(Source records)
══════════
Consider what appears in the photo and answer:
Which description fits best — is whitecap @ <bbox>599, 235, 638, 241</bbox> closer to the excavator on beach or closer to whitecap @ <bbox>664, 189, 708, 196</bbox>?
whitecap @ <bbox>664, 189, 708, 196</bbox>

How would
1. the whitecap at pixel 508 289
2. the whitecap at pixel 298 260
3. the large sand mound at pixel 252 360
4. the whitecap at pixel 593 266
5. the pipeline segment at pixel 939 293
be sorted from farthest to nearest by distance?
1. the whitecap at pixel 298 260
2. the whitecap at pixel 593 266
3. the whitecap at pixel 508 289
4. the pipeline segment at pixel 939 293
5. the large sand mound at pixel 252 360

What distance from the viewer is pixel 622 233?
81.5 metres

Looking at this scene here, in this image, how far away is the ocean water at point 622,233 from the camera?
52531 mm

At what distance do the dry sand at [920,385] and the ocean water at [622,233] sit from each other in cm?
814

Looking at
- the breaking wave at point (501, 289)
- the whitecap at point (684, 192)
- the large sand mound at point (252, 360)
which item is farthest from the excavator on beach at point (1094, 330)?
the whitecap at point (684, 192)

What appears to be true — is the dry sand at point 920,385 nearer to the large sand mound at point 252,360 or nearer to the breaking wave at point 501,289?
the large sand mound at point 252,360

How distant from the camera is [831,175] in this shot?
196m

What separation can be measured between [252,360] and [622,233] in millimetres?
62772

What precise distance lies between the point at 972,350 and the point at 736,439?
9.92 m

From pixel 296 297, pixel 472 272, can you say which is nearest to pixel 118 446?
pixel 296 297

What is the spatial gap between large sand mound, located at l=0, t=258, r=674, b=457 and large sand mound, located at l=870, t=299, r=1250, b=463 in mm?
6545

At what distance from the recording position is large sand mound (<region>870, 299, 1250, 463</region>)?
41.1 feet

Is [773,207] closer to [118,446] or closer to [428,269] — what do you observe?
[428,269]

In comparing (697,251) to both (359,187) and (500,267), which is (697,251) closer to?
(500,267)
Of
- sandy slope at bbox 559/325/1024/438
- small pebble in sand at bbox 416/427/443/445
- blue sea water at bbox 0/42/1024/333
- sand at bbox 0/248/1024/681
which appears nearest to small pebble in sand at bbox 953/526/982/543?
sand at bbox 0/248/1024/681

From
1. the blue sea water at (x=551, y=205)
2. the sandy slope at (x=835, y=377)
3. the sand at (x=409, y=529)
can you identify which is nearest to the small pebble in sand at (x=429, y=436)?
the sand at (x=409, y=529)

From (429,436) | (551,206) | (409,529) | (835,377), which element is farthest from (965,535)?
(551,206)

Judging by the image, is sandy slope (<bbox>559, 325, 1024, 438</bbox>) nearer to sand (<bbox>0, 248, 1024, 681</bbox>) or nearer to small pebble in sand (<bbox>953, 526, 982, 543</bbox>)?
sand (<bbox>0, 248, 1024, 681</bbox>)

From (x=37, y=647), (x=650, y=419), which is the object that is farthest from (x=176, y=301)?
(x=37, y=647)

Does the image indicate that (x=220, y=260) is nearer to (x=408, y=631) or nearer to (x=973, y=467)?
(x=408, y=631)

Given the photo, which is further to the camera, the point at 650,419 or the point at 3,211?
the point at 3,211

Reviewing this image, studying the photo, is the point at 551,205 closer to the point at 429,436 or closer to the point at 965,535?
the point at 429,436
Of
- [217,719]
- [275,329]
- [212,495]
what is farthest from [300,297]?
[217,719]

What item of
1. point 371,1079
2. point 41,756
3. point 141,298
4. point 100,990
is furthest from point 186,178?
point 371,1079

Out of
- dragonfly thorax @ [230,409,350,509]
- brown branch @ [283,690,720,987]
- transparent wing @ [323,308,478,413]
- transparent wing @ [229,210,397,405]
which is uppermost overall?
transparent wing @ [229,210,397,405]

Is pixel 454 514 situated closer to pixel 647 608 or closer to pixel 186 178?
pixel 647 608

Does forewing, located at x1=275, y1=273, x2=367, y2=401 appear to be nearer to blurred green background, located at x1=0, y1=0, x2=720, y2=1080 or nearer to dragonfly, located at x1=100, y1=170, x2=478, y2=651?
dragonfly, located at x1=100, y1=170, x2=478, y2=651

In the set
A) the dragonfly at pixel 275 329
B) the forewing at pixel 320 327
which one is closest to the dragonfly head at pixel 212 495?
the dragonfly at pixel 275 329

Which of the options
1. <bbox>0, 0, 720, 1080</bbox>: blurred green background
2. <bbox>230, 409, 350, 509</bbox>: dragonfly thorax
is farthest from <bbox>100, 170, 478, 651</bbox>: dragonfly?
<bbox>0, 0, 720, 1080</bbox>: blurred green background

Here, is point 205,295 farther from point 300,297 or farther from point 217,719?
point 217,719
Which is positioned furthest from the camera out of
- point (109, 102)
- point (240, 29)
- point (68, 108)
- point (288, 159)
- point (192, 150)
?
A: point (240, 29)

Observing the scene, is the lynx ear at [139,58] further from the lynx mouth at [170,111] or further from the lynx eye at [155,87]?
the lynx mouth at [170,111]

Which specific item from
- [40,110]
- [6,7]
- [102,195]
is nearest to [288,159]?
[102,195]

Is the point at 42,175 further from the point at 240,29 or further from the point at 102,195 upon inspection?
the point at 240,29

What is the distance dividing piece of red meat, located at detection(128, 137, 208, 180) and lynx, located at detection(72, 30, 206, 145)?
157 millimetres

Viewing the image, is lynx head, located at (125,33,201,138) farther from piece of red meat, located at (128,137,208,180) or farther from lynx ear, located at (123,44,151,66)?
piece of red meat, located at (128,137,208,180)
══════════
• What is expected: Starting from the line containing "Is pixel 454", repeat each line through the end of the entries, exactly.

• The response:
Is pixel 454 514 situated closer to pixel 647 608 or closer to pixel 186 178?
pixel 647 608

Does forewing, located at x1=275, y1=273, x2=367, y2=401 appear to be nearer to blurred green background, located at x1=0, y1=0, x2=720, y2=1080 or nearer to dragonfly, located at x1=100, y1=170, x2=478, y2=651?
dragonfly, located at x1=100, y1=170, x2=478, y2=651

In the set
A) the dragonfly at pixel 275 329
B) the forewing at pixel 320 327
which one is closest to the dragonfly head at pixel 212 495?
the dragonfly at pixel 275 329

Which of the options
1. <bbox>0, 0, 720, 1080</bbox>: blurred green background
2. <bbox>230, 409, 350, 509</bbox>: dragonfly thorax
is farthest from <bbox>100, 170, 478, 651</bbox>: dragonfly?
<bbox>0, 0, 720, 1080</bbox>: blurred green background

Here, is point 205,295 farther from point 300,297 or farther from point 217,719?
point 217,719
Which is positioned furthest from the camera out of
- point (109, 102)
- point (240, 29)
- point (68, 108)
- point (288, 159)
- point (192, 150)
?
A: point (240, 29)

Observing the scene, is the lynx ear at [139,58] further from the lynx mouth at [170,111] or further from the lynx eye at [155,87]?
the lynx mouth at [170,111]

Which specific item from
- [40,110]
- [6,7]
- [102,195]
is nearest to [288,159]?
[102,195]

Is the point at 42,175 further from the point at 240,29 or further from the point at 102,195 upon inspection?
the point at 240,29

What is the distance dividing piece of red meat, located at detection(128, 137, 208, 180) and lynx, located at detection(72, 30, 206, 145)?
157 millimetres

Viewing the image, is lynx head, located at (125,33,201,138) farther from piece of red meat, located at (128,137,208,180) or farther from lynx ear, located at (123,44,151,66)?
piece of red meat, located at (128,137,208,180)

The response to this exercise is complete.